CONSIGNE:
Recopiez le passage du texte sur la démission des officiers de l'air compris entre « Démission des officiers de l'air » et « décision de refus. », ces deux bornes incluses.

TEXTE PROPOSÉ:
·····
Démission des officiers de l'air : les militaires peuvent former un recours contre le refus de démission
-Les officiers de l’air qui ne bénéficient pas du droit à la liquidation de leur retraite à jouissance immédiate (RJI) doivent toutefois voir leurs demandes de démission acceptées si le nombre de démission au cours de l’année concernée n’excède pas 5% du nombre de nomination au premier grade de leur corps d'appartenance, arrondi à l’unité supérieure.
En cas de refus d'agrément opposé à leur demande de démission, les officiers de l'air peuvent former un recours auprès de la commission des recours des militaires (CRM) et, en cas d’urgence, une requête en référé-suspension auprès du tribunal administratif en vue de la suspension de cette décision de refus.
Le cabinet d’avocat de militaires, Obsalis Avocat, conseille et représente les militaires et particulièrement les officiers de l’air dans leurs recours contre les refus d’agrément opposés à leurs demandes de démission :
1.- Quota de 5% et démission des officiers de l’air
Aux termes de l’article L. 4139-12 du code de la défense :
« L’état militaire cesse, pour le militaire de carrière, lorsque l’intéressé est radié des cadres, pour le militaire servant en vertu d’un contrat, lorsque l’intéressé est rayé des contrôles ».
L’article L. 4139-13 du code de la défense précise que la démission d’un militaire de carrière ou la demande de résiliation de contrat d’un militaire engagé doit être acceptée de plein droit si le militaire concerné bénéficie de ses droits à la retraite à jouissance immédiate (hors cas de lien au service) à l’issue d’un préavis dont la durée est fixée par décret :
« La démission du militaire de carrière ou la résiliation du contrat du militaire servant en vertu d'un contrat, régulièrement acceptée par l'autorité compétente, entraîne la cessation de l'état militaire. (…)
Lorsque le militaire a droit à la liquidation de sa pension de retraite dans les conditions fixées au II de l'article L. 24 du code des pensions civiles et militaires de retraite, la démission ou la résiliation du contrat est effective à l'issue d'un préavis dont la durée est fixée par décret en Conseil d'Etat. Toutefois, lorsque les circonstances l'exigent, le Gouvernement peut prévoir, par décret, le maintien d'office en position d'activité pour une durée limitée. (…) ».
·····
LISTE:
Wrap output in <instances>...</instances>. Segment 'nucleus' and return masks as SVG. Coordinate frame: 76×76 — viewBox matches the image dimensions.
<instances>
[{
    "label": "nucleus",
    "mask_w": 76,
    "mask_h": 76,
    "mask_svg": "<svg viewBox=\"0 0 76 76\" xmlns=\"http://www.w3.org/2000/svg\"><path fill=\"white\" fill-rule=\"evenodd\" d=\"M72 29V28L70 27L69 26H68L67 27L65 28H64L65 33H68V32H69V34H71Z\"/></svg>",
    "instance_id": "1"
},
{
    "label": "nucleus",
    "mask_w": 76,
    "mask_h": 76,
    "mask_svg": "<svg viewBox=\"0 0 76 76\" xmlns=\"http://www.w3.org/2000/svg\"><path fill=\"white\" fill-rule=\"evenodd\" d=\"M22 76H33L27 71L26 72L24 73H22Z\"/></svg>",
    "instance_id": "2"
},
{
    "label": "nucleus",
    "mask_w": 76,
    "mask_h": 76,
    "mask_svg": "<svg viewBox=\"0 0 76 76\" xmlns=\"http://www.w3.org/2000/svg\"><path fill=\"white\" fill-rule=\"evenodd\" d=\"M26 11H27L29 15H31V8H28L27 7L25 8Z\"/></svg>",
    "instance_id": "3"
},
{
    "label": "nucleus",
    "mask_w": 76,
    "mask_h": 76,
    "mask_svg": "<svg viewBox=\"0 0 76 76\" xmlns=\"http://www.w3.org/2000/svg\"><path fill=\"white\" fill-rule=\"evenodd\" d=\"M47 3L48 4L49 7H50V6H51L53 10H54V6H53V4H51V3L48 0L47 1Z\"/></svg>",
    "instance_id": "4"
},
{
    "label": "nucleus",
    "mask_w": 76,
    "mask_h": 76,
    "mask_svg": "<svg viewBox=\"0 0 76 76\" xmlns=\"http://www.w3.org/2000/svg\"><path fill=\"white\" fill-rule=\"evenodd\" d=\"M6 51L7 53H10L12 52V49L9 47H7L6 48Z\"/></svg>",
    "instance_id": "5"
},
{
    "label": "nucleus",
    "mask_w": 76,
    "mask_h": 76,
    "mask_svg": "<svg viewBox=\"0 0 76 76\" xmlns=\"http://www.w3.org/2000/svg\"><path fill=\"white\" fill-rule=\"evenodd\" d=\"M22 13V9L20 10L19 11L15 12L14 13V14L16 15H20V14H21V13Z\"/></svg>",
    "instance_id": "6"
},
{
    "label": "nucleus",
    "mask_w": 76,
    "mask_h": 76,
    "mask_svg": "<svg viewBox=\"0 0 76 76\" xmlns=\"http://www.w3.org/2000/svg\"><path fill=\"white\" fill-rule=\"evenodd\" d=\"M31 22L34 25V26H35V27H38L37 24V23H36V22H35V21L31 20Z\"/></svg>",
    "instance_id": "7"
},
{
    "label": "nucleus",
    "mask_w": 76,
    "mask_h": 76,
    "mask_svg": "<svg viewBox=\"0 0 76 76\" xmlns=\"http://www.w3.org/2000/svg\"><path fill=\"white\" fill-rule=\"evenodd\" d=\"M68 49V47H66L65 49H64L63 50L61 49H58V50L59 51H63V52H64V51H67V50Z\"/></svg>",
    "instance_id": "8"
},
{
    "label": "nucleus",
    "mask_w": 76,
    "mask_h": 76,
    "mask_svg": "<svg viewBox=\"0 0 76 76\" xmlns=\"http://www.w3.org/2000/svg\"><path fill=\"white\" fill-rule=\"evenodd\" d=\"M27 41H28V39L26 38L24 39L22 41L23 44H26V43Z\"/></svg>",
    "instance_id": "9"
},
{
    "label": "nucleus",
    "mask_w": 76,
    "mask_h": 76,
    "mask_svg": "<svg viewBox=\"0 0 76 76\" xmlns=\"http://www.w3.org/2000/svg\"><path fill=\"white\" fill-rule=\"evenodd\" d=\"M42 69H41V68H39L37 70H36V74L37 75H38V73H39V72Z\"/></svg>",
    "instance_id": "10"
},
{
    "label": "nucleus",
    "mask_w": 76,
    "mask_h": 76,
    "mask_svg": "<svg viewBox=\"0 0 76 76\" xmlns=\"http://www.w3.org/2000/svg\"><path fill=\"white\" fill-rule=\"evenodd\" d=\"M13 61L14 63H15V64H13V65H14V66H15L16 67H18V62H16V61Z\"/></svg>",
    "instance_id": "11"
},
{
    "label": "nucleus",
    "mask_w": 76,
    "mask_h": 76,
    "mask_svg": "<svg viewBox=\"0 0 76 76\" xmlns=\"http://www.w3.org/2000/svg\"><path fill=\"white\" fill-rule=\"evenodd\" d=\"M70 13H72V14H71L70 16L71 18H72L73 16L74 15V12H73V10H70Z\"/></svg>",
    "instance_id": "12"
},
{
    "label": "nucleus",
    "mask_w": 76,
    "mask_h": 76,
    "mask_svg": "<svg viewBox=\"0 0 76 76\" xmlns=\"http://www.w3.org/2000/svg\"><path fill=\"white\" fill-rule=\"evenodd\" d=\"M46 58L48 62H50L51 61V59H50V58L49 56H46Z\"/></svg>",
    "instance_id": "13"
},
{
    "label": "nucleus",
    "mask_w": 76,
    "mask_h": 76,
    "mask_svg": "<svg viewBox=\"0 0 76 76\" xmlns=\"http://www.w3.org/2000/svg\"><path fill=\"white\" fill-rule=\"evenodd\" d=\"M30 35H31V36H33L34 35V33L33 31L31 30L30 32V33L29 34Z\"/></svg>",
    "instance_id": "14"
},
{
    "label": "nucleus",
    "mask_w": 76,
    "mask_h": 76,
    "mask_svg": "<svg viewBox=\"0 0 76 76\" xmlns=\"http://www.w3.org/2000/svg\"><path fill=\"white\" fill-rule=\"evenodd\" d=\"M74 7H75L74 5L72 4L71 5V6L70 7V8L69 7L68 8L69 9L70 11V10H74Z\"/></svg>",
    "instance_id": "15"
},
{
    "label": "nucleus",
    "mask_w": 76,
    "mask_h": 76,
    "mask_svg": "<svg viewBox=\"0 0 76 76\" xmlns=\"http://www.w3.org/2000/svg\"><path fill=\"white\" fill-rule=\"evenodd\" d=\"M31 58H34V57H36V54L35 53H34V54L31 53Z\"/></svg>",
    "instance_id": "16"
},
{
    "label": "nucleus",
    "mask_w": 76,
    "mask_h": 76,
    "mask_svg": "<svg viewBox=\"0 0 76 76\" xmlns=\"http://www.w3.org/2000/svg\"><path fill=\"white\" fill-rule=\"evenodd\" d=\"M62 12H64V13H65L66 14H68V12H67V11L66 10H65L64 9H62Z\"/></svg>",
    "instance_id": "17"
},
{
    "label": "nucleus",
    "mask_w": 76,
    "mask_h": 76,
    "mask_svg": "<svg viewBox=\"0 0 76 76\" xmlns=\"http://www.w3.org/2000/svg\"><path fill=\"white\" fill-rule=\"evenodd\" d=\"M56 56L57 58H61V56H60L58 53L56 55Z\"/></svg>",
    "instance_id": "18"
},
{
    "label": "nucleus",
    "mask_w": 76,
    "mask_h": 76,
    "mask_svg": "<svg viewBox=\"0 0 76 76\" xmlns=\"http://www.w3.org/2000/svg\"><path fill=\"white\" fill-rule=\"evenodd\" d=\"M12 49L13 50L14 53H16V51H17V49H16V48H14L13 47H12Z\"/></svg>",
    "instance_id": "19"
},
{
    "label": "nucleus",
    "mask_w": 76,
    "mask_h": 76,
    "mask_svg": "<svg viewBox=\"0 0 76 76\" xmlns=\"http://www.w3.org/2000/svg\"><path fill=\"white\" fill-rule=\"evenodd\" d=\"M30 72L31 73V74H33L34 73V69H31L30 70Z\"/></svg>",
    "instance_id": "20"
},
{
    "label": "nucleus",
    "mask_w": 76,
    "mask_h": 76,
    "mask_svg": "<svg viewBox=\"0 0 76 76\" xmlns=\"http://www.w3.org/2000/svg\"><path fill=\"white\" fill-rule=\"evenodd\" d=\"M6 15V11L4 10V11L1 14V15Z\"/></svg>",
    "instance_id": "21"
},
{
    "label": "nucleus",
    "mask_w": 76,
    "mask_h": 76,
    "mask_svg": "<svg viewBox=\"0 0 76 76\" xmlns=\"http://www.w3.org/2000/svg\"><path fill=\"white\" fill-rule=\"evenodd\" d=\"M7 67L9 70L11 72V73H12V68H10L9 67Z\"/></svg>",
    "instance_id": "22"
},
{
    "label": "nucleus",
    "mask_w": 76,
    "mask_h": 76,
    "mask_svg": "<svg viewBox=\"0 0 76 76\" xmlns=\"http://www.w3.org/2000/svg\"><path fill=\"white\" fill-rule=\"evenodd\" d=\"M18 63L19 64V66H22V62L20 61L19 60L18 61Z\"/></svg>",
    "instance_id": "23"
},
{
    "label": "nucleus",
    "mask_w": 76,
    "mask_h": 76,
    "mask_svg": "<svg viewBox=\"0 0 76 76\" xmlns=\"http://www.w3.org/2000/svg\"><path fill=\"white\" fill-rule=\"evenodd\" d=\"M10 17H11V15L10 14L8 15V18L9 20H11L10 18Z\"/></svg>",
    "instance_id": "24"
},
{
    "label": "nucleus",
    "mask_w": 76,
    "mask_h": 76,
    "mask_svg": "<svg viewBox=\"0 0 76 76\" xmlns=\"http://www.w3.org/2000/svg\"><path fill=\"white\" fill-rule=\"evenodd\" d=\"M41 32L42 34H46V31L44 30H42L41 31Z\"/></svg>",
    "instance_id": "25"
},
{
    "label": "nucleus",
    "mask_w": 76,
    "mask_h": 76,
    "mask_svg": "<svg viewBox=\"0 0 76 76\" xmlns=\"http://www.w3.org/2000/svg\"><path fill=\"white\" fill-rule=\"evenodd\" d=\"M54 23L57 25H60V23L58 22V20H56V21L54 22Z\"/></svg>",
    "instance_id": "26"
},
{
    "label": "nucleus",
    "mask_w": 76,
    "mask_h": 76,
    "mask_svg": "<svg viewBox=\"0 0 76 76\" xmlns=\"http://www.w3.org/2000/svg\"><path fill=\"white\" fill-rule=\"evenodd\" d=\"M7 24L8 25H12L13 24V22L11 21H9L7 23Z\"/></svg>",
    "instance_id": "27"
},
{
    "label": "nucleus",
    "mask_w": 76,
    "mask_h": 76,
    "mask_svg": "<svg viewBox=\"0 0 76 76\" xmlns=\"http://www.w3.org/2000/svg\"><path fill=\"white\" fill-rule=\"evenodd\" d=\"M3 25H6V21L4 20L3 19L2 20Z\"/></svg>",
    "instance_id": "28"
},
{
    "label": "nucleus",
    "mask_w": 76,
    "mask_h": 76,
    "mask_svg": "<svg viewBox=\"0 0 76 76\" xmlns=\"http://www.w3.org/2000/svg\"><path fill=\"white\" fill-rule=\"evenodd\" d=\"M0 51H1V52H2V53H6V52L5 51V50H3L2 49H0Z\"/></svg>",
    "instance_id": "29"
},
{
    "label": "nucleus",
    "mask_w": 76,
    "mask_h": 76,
·····
RÉPONSE ATTENDUE:
Démission des officiers de l'air : les militaires peuvent former un recours contre le refus de démission
-Les officiers de l’air qui ne bénéficient pas du droit à la liquidation de leur retraite à jouissance immédiate (RJI) doivent toutefois voir leurs demandes de démission acceptées si le nombre de démission au cours de l’année concernée n’excède pas 5% du nombre de nomination au premier grade de leur corps d'appartenance, arrondi à l’unité supérieure.
En cas de refus d'agrément opposé à leur demande de démission, les officiers de l'air peuvent former un recours auprès de la commission des recours des militaires (CRM) et, en cas d’urgence, une requête en référé-suspension auprès du tribunal administratif en vue de la suspension de cette décision de refus.